*Aim 1*
Based on the patent excerpt, explain why the patterns and designs of inlaid coverings matter.
*Aim 2*
Answer these questions from the patent excerpt:
(a) Who are the inventors?
(b) What is the priority date?
(c) What other name is given for the birefringent particles?
*Aim 3*
Reproduce the patent excerpt from "The present invention" up to and including "a plastisol or organosol.".

*Text extract*
EP0519527A1

EP0519527A1 - A decorative inlaid sheet material comprising a sheet of flexible substrate and a plastic layer comprising birefringent particles dispersed in plastisol or organosol

Info

Publication number: EP0519527A1
Application number: EP92201036A
Authority: EP
Inventors: Jean-François Courtoy; Constantin Nedea
Original assignee: Domco Industries Ltd
Current assignee: Domco Industries Ltd
Priority date: 1991-04-12
Filing date: 1992-04-10
Publication date: 1992-12-23
Anticipated expiration: 2012-04-10
Also published as: MX9201695A; DE69215010T2; EP0519527B1; DE69215010D1; CA2065818A1; US5230942A; CA2065818C

Abstract

A decorative inlaid sheet material comprising a sheet of flexible substrate and a plastic layer comprising birefringent particles (or flitters) dispersed in plastisol or organosol. Preferably, the plastisol or organosol is clear or translucent.

Description

FIELD OF THE INVENTION

The present invention is concerned with a decorative inlaid sheet material containing birefringent particles (flitters) dispersed in a plastisol or organosol.

BACKGROUND OF THE INVENTION

Sheets of resinous composition have found widespread use as a decorative and wear resistant coverings for a wide range of products. Such sheets are used, for example, as wall, floor and table coverings. When these sheet materials are made with chips or other particulate material, they are commonly referred to as inlaids. Inlaid floor coverings are normally characterized as those which maintain their decorative appearance as the surface is worn or abraded away. The patterns and designs and other decorative effects of these inlaid coverings are of prime importance in insuring commercial acceptability in the public market.

Excerpts from a spatial dataset
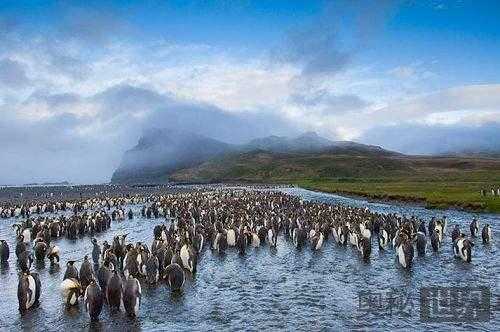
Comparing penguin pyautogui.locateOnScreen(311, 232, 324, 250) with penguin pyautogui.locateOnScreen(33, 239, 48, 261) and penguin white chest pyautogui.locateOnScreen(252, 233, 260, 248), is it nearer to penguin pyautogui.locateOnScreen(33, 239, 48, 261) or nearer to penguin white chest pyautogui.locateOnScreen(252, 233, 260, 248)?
penguin white chest pyautogui.locateOnScreen(252, 233, 260, 248)

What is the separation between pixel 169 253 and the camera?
814 inches

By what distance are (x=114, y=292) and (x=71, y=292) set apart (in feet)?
6.16

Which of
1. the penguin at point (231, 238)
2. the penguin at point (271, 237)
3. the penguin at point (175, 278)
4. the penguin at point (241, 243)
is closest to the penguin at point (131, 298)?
the penguin at point (175, 278)

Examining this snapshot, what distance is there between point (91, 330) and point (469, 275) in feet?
46.7

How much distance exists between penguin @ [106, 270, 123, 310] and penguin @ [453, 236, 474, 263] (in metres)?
15.2

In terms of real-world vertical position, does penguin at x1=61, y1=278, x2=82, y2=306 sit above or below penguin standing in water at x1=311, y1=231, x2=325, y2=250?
below

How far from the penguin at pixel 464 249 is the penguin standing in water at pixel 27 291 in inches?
691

*Written solution 1*
The patterns, designs and other decorative effects of inlaid coverings are of prime importance in insuring commercial acceptability in the public market.

*Written solution 2*
(a) Jean-François Courtoy and Constantin Nedea
(b) 1991-04-12
(c) Flitters

*Written solution 3*
The present invention is concerned with a decorative inlaid sheet material containing birefringent particles (flitters) dispersed in a plastisol or organosol.